EXCERPTED PASSAGE —
▼
# Tabula

Tabula helps you liberate data tables trapped inside PDF files.

* [Download from the official site](http://tabula.nerdpower.org/)
* [Read more about Tabula on OpenNews Source](http://source.mozillaopennews.org/en-US/articles/introducing-tabula/)
* See also: [tabula-extractor](https://github.com/jazzido/tabula-extractor), the extraction library that powers Tabula. Also provides an experimental command-line interface.

© 2012-2014 Manuel Aristarán. Available under MIT License. See
[`AUTHORS.md`](AUTHORS.md) and [`LICENSE.md`](LICENSE.md).

## Why Tabula?

If you’ve ever tried to do anything with data provided to you in PDFs, you
know how painful this is — you can’t easily copy-and-paste rows of data out
of PDF files. Tabula allows you to extract that data in CSV format, through
a simple web interface ([Check out this short screencast](https://erika.makes.org/popcorn/16ll))

**Caveat**: Tabula only works on text-based PDFs, not scanned documents. If you can click-and-drag to select text in your table in a PDF viewer (even if the output is disorganized trash), then your PDF is text-based and Tabula should work.

## Using Tabula

First, make sure you have a recent copy of Java installed. You can
[download Java here][jre_download]. Tabula requires
a Java Runtime Environment compatible with Java 6 or Java 7.
If you have a problem, check [Known Issues](#knownissues) first, then [report an issue](http://www.github.com/jazzido/tabula/issues).
▲
EXERCISES —
**1.** Answer these questions from the Tabula README:
(a) In what format does Tabula let you extract table data?
(b) Which Java versions must the Java Runtime Environment be compatible with?
(c) What is the name of the extraction library that powers Tabula?
**2.** Using the Tabula README, say whether each statement agrees with it. Give yes or no and quote the words that decide it.
(a) Tabula can pull tables out of scanned documents.
(b) Tabula is available under the MIT License.
(c) tabula-extractor offers a command-line interface.
**3.** Retype the stretch of the Tabula README from "## Using Tabula" through "[report an issue](http://www.github.com/jazzido/tabula/issues).", keeping every word and mark unchanged.
The listing that follows has no connection to the Tabula README.

COLLECTED MATERIAL —
▼
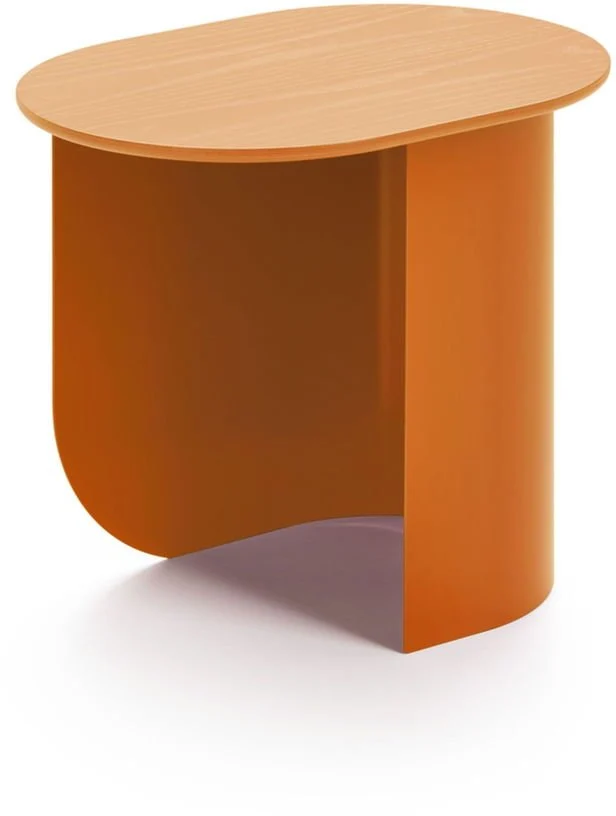 Table d'appoint en bois de hêtre caramel 32x44x40cm Plateau - Fest Amsterdam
▲
REPLIES —
**1.**
(a) CSV format
(b) Java 6 or Java 7
(c) tabula-extractor

**2.**
(a) No: "Tabula only works on text-based PDFs, not scanned documents."
(b) Yes: "Available under MIT License."
(c) Yes: "Also provides an experimental command-line interface."

**3.**
## Using Tabula

First, make sure you have a recent copy of Java installed. You can
[download Java here][jre_download]. Tabula requires
a Java Runtime Environment compatible with Java 6 or Java 7.
If you have a problem, check [Known Issues](#knownissues) first, then [report an issue](http://www.github.com/jazzido/tabula/issues).